■ AIM OF THE EXERCISE: Using the entries below, transcribe exactly the line containing "Starting from nearest, ending" and each line that follows it to the end.

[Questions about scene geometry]
++++++++++

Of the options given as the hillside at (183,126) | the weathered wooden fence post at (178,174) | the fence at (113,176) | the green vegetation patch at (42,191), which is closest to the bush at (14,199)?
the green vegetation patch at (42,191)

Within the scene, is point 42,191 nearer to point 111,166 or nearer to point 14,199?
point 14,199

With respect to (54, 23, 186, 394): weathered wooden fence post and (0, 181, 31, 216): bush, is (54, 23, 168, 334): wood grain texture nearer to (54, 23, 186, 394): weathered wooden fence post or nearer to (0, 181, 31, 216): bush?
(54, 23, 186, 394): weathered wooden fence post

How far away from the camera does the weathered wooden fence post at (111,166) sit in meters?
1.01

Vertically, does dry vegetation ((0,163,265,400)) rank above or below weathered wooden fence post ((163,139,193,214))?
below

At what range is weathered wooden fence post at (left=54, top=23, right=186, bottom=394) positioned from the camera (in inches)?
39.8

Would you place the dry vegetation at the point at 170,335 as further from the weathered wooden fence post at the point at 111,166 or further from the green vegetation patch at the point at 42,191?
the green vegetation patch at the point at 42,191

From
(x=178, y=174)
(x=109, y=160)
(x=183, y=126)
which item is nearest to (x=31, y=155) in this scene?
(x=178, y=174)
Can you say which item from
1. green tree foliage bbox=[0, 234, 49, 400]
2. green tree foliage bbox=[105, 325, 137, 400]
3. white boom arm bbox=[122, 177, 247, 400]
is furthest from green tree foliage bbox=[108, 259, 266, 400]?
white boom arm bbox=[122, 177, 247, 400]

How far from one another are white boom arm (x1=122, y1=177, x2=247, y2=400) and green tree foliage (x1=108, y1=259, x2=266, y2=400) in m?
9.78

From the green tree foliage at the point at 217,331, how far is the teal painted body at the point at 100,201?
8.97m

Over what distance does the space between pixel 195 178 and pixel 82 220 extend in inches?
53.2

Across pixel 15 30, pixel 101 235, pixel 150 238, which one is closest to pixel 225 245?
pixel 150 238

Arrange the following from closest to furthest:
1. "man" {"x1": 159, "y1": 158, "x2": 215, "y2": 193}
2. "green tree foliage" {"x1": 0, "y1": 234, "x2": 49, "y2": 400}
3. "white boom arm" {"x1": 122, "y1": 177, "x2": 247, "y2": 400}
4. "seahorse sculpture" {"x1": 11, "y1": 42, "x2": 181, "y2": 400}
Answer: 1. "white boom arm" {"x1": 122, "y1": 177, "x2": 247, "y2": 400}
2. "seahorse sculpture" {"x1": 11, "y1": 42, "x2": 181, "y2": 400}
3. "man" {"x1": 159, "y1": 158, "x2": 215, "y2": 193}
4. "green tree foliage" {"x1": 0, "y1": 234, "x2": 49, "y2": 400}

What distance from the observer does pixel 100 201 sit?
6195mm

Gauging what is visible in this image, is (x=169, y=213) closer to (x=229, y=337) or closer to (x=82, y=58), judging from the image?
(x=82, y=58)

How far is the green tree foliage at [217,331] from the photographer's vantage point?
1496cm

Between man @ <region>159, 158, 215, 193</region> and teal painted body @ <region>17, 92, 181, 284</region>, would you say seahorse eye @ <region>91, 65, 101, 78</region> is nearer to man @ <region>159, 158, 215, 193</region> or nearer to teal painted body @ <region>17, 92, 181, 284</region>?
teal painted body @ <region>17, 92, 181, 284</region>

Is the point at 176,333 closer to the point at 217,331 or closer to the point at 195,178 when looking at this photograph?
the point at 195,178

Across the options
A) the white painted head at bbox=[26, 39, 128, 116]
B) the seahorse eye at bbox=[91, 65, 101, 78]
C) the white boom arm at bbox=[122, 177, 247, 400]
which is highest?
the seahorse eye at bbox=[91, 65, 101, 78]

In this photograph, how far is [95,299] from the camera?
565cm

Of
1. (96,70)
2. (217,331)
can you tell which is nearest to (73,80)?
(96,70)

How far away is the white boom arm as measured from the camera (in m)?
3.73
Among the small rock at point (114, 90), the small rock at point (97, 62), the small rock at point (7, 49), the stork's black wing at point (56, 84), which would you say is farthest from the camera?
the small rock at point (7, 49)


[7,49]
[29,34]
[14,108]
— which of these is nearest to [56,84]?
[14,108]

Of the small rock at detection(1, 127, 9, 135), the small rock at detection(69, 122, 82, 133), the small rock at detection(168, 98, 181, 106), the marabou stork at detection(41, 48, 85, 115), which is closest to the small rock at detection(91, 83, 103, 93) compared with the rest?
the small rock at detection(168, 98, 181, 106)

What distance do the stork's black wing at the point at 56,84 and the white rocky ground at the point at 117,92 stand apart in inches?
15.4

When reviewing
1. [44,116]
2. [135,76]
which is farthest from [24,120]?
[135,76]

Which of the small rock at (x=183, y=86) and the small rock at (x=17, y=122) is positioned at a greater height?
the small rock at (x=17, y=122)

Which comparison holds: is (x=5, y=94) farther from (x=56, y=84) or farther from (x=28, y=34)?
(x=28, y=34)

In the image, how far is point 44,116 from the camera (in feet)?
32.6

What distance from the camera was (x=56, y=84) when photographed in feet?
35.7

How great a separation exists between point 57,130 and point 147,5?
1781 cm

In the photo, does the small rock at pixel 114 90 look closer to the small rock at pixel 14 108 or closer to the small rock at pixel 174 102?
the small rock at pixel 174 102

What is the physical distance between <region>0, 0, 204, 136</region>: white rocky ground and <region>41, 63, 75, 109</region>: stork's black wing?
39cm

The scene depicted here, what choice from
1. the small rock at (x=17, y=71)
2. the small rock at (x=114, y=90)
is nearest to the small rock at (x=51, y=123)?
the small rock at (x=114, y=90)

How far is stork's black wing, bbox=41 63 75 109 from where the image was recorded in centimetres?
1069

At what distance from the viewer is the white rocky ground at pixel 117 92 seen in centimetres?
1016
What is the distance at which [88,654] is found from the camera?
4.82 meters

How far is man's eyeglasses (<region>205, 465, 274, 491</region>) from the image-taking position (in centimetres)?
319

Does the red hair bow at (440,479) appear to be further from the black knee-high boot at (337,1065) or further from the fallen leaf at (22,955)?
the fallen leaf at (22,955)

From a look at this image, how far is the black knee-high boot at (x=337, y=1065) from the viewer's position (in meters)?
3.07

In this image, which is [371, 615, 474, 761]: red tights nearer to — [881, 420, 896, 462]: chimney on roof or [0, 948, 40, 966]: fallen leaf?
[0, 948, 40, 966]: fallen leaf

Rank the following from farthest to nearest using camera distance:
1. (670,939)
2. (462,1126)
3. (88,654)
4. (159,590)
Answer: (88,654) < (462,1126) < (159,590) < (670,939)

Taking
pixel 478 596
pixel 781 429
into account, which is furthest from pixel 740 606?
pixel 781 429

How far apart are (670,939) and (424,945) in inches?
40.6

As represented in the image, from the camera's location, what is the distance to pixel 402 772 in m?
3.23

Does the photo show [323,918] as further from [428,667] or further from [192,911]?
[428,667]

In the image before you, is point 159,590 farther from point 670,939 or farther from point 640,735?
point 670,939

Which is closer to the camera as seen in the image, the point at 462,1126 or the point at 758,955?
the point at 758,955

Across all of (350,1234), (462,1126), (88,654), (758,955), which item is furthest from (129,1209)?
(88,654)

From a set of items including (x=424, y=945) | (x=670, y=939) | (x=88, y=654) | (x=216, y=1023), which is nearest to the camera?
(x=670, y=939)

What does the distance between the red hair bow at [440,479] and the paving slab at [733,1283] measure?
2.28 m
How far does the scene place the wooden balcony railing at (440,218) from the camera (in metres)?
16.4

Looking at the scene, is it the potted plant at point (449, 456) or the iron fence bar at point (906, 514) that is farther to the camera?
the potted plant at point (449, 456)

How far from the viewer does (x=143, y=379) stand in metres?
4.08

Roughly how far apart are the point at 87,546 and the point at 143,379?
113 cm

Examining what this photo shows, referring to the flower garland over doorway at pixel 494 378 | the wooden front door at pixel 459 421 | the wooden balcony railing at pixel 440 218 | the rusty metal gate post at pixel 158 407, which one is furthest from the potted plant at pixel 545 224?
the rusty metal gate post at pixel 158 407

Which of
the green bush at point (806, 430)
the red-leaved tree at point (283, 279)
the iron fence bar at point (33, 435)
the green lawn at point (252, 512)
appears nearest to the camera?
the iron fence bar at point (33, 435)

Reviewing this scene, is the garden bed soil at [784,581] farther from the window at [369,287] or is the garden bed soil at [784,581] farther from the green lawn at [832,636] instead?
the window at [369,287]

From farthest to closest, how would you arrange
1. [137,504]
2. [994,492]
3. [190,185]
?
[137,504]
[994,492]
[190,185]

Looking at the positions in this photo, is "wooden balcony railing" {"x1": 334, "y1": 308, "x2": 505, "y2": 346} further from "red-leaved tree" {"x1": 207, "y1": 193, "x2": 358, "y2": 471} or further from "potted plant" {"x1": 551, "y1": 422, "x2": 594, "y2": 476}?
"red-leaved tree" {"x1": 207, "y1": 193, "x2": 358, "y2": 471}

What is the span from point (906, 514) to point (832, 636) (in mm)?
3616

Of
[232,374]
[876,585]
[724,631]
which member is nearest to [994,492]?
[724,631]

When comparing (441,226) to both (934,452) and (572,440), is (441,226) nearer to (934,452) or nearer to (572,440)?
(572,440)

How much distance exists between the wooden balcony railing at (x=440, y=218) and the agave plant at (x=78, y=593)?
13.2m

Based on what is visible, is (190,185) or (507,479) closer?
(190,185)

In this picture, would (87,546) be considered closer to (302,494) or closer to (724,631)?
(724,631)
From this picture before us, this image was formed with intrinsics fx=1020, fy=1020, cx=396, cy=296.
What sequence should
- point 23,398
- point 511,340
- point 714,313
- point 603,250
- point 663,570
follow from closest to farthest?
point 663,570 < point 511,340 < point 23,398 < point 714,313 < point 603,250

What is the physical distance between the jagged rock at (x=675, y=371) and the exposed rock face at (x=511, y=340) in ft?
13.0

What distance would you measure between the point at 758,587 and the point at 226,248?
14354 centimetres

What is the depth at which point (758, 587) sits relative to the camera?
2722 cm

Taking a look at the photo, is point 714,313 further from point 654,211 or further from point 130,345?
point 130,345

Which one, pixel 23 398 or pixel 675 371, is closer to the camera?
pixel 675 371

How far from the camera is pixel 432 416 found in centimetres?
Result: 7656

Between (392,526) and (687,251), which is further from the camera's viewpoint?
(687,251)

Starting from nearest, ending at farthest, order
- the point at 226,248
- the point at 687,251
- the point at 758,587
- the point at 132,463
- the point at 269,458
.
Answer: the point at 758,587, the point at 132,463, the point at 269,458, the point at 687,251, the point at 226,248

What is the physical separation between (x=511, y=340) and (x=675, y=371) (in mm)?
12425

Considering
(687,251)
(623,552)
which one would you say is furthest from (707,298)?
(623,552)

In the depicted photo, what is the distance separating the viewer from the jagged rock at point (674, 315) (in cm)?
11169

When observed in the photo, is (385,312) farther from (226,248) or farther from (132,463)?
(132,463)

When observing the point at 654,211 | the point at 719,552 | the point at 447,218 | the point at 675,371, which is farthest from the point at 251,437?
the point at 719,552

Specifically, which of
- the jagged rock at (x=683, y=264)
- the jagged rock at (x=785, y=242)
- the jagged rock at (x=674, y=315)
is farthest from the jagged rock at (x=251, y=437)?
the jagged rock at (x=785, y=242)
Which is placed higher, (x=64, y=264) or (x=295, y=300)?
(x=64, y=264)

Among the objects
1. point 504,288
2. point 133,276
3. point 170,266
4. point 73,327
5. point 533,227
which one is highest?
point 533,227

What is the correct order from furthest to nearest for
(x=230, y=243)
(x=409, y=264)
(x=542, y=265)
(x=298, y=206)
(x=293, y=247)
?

++++++++++

■ ANSWER FOR THE TASK:
Starting from nearest, ending at farthest, order
- the point at 226,248
- the point at 687,251
- the point at 758,587
- the point at 132,463
- the point at 269,458
.
Answer: the point at 758,587, the point at 132,463, the point at 269,458, the point at 687,251, the point at 226,248

What is the physical separation between (x=511, y=340) and (x=675, y=371) (in mm)?
12425

Considering
(687,251)
(623,552)
which one would you say is furthest from (707,298)?
(623,552)

In the depicted photo, what is the distance separating the viewer from the jagged rock at point (674, 315) (in cm)?
11169

When observed in the photo, is (385,312) farther from (226,248) or farther from (132,463)?
(132,463)

When observing the point at 654,211 | the point at 719,552 | the point at 447,218 | the point at 675,371, which is farthest from the point at 251,437?
the point at 719,552

Specifically, which of
- the jagged rock at (x=683, y=264)
- the jagged rock at (x=785, y=242)
- the jagged rock at (x=674, y=315)
is farthest from the jagged rock at (x=251, y=437)?
the jagged rock at (x=785, y=242)
Which is placed higher, (x=64, y=264) or (x=295, y=300)?
(x=64, y=264)

Among the objects
1. point 504,288
2. point 133,276
3. point 170,266
4. point 73,327
5. point 533,227
which one is highest?
point 533,227

What is the correct order from furthest to nearest for
(x=230, y=243)
(x=409, y=264)
(x=542, y=265)
(x=298, y=206)
(x=293, y=247)
?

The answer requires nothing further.